うれしかったのは、当時私がよく口にしていた、「俺は君たちの20年後と勝負している」という言葉を覚えていてくれたことです。その頃私は、過去に学んだ知識に頼るだけで今現在学ぼうとしない教師や、子どもたちに対して上から目線の教師に対して強い不満を持っていました。子どもたちは、今は未熟ですが、「後世畏るべし」という言葉もあるように、何年か後に素晴らしい大人に成長する可能性を持っています。自分と同じ歳になった時の彼らに、今の自分が負けていないように学び続けよう。子どもたちを未熟で指導しなければいけない対象ではなく、自分と対等な、いや自分よりも立派な人間となる可能性のある一人の人間として尊重しよう。ともすると、他の教師のように自分に甘く、尊大になりそうになる自身への戒めでした。今から思うと気負い過ぎで恥ずかしいところもありますが、教師として彼らに自分を越えてもらいたいという願いも込めて、そう語っていた記憶があります。

### 抽出資料
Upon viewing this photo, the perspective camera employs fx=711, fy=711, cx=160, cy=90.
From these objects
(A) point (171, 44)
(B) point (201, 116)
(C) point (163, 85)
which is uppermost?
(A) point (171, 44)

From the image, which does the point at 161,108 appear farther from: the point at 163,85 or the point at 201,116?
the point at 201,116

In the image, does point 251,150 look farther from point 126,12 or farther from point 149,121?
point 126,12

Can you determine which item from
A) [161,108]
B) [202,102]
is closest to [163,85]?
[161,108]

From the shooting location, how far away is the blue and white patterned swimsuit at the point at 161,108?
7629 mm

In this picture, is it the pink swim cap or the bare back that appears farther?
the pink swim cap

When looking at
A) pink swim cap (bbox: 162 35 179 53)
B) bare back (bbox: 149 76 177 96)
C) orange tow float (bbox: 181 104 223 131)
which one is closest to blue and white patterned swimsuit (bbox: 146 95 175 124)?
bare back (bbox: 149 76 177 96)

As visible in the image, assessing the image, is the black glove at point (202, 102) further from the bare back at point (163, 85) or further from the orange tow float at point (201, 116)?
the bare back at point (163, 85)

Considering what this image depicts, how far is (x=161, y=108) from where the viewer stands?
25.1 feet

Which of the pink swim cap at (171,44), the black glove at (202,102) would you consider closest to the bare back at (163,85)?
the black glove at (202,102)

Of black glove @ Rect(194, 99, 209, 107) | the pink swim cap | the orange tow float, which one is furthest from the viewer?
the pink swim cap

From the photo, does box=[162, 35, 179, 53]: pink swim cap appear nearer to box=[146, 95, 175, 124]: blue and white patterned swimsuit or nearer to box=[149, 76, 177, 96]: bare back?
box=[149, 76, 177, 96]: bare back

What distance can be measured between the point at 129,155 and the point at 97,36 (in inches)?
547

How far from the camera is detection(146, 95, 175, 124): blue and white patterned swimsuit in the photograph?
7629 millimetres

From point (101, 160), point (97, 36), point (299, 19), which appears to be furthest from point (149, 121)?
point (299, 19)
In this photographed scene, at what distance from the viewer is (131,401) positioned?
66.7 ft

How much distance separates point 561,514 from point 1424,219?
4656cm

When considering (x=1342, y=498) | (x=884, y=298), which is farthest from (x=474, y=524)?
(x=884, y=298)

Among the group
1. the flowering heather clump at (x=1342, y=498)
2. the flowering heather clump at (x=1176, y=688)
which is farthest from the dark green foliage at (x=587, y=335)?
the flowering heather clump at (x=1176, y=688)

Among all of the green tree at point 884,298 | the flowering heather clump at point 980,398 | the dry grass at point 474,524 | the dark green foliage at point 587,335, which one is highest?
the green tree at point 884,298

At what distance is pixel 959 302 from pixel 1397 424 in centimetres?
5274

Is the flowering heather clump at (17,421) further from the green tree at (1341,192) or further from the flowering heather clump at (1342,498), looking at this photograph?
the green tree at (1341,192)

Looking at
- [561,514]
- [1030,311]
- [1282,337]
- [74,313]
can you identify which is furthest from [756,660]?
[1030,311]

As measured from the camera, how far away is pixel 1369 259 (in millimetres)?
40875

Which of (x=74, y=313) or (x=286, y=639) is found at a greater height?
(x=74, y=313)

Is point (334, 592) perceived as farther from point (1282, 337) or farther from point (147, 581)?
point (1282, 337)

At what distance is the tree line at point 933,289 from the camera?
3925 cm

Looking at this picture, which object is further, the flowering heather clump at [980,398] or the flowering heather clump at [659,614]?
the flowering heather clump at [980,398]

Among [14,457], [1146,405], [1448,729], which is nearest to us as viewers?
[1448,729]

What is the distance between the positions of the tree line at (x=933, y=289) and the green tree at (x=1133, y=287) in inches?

### 練習問題
1) 本文によると、当時筆者がよく口にしていた言葉は何ですか。
2) 教師としての心構えを語った本文を、最後の文に続けて書き進めなさい。

### 練習問題の解答
1) 「俺は君たちの20年後と勝負している」という言葉です。

2)
また、当時の数学の授業を「本当に楽しい授業でした」と言ってもらえ、これほどうれしいことはありません。20年後ではありませんでしたが、こうして教え子が活躍していることを知り、そのほんの一部分にでも自分が役に立てたのではないかと思えることは、教師冥利に尽きます。子どもたちの卒業後も「先生面をしたくない」という思いと、関わればきっとしてしまうだろうという思いから、教え子とは距離を置き続けてきましたが、こうした連絡をもらえると、そんなことは忘れてしまいます。
こうした教え子が一人でもいれば、「自分のような者が教師であってよかったのだ」と思えます。とてもうれしいメールでした。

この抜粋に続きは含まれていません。